What this task involves: Copy exactly, no pictures: every line from the one that contains "order: Artiodactyla" through the end of the entries below.

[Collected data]

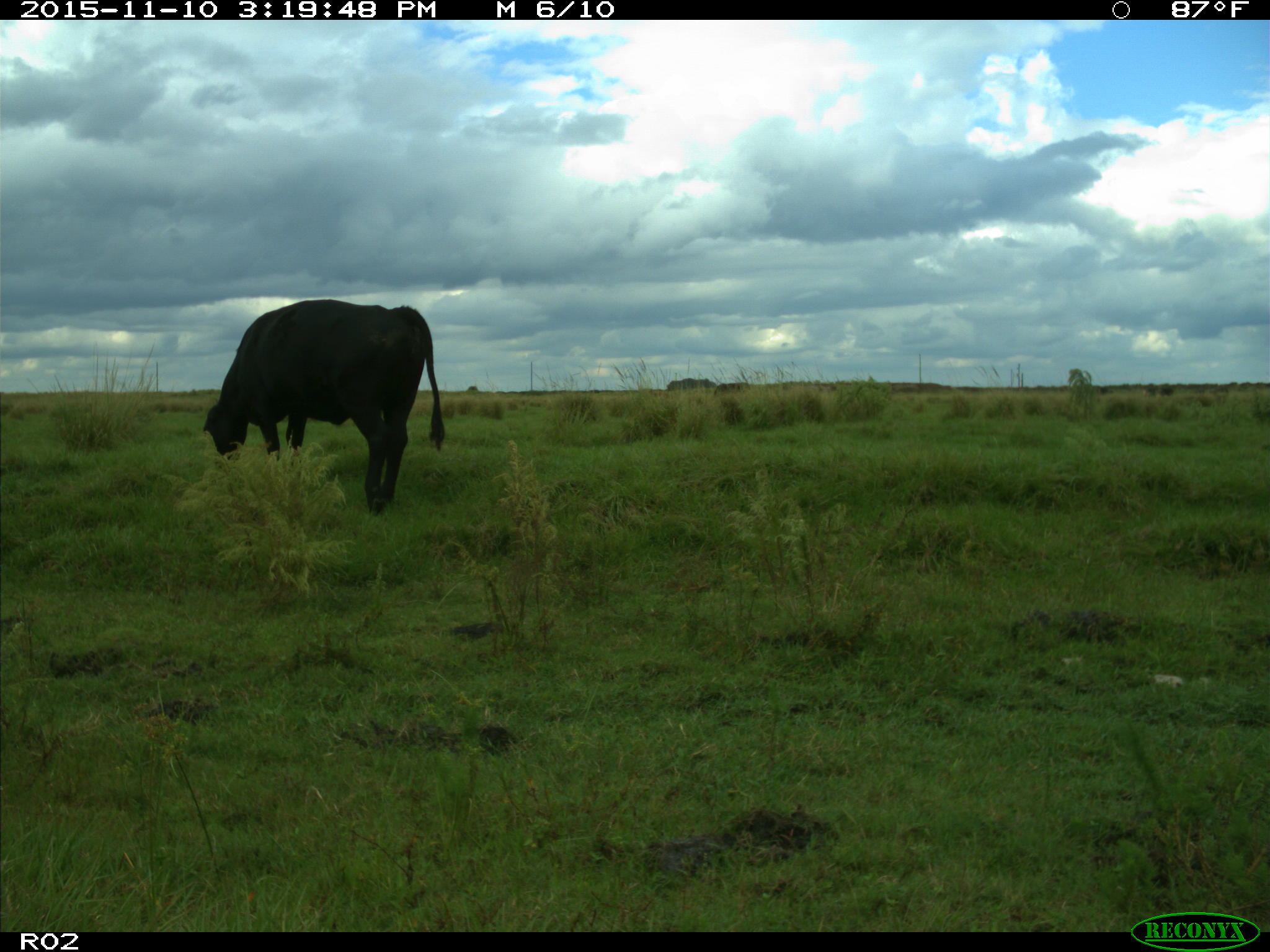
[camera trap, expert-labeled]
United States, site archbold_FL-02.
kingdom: Animalia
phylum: Chordata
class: Mammalia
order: Artiodactyla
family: Bovidae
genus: Bos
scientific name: Bos taurus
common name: domestic cow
Bos taurus (domestic cow).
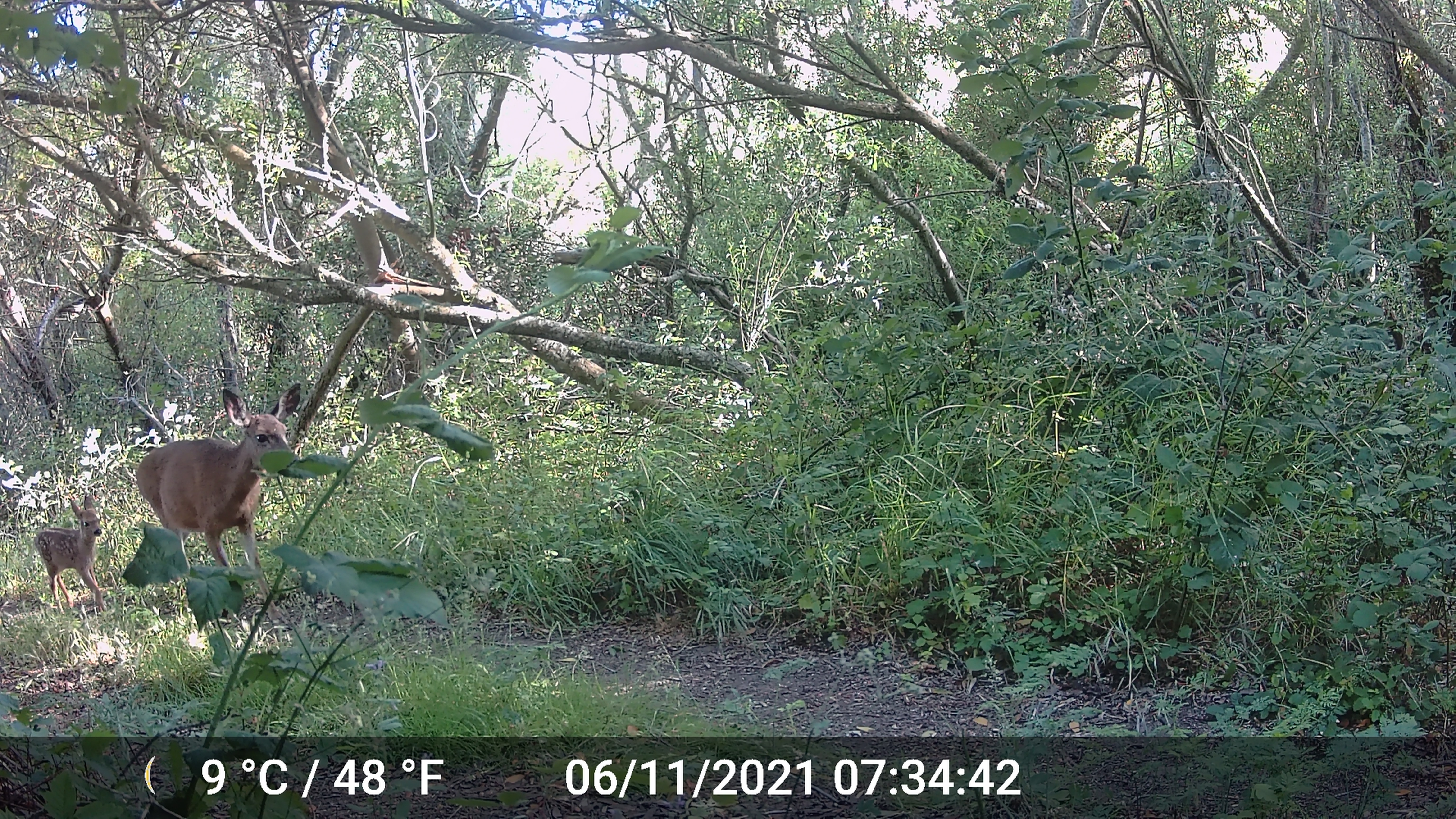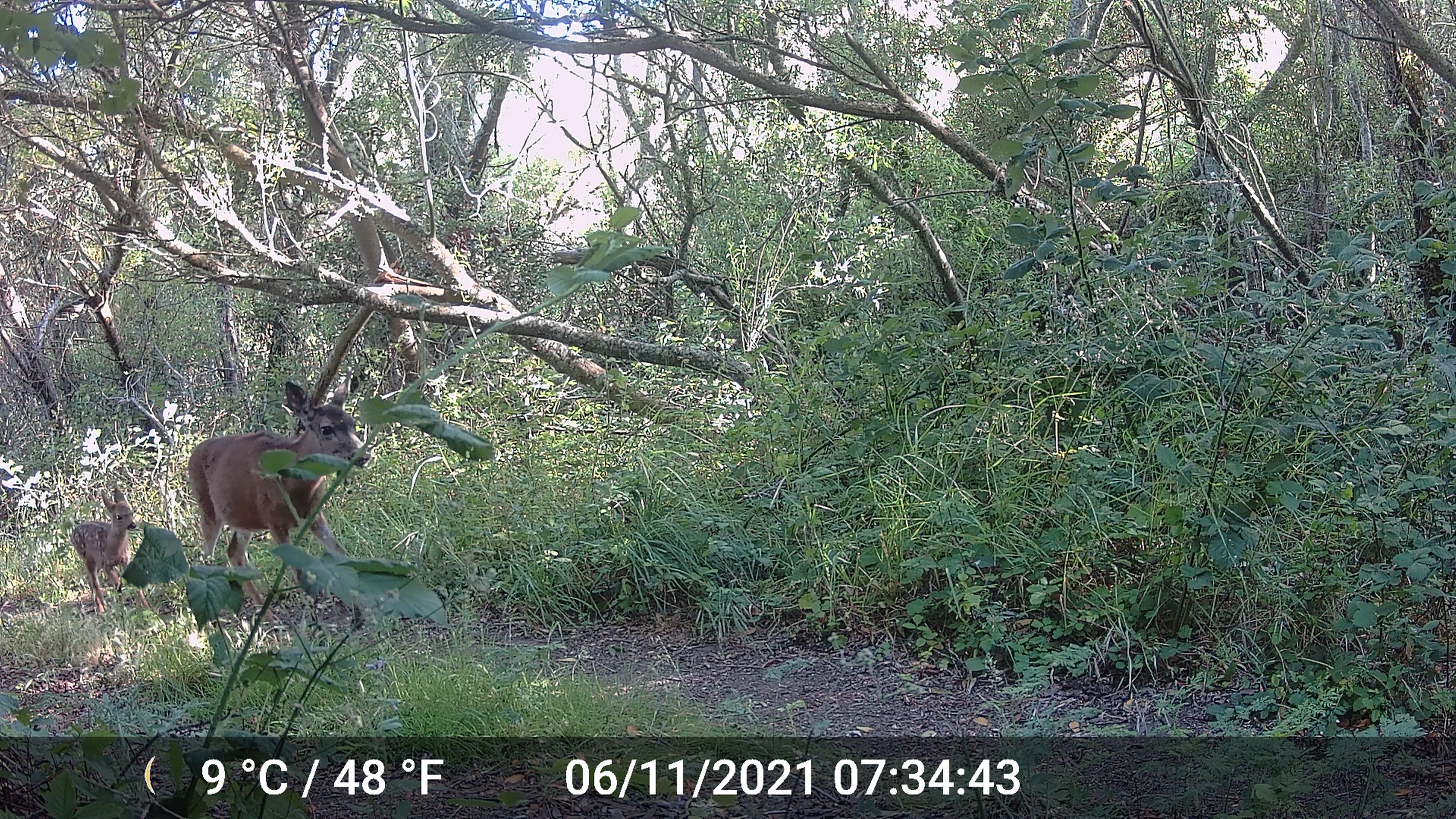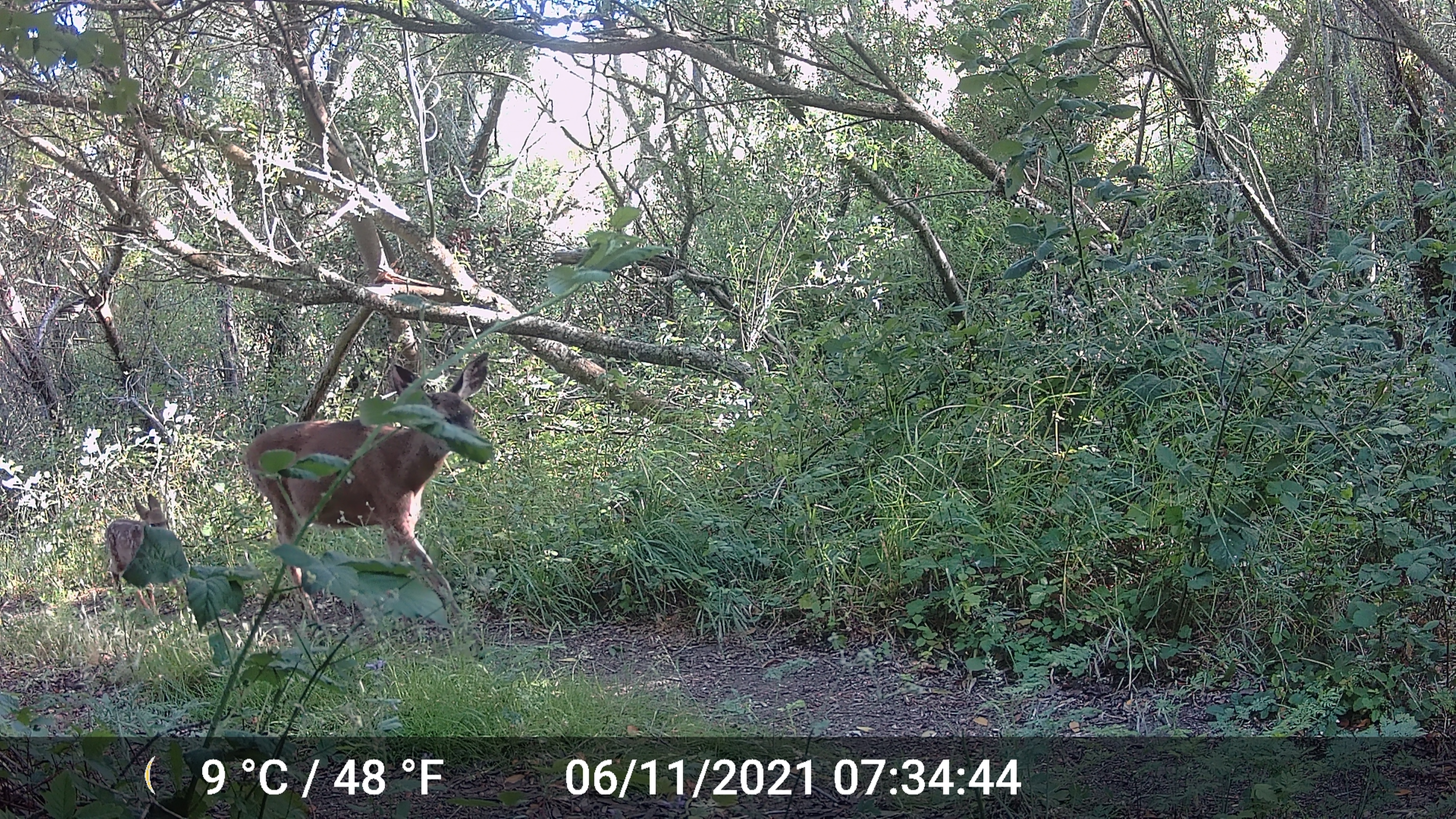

Finished task:
order: Artiodactyla
family: Bovidae
genus: Bos
scientific name: Bos taurus
common name: domestic cow
Bos taurus (domestic cow).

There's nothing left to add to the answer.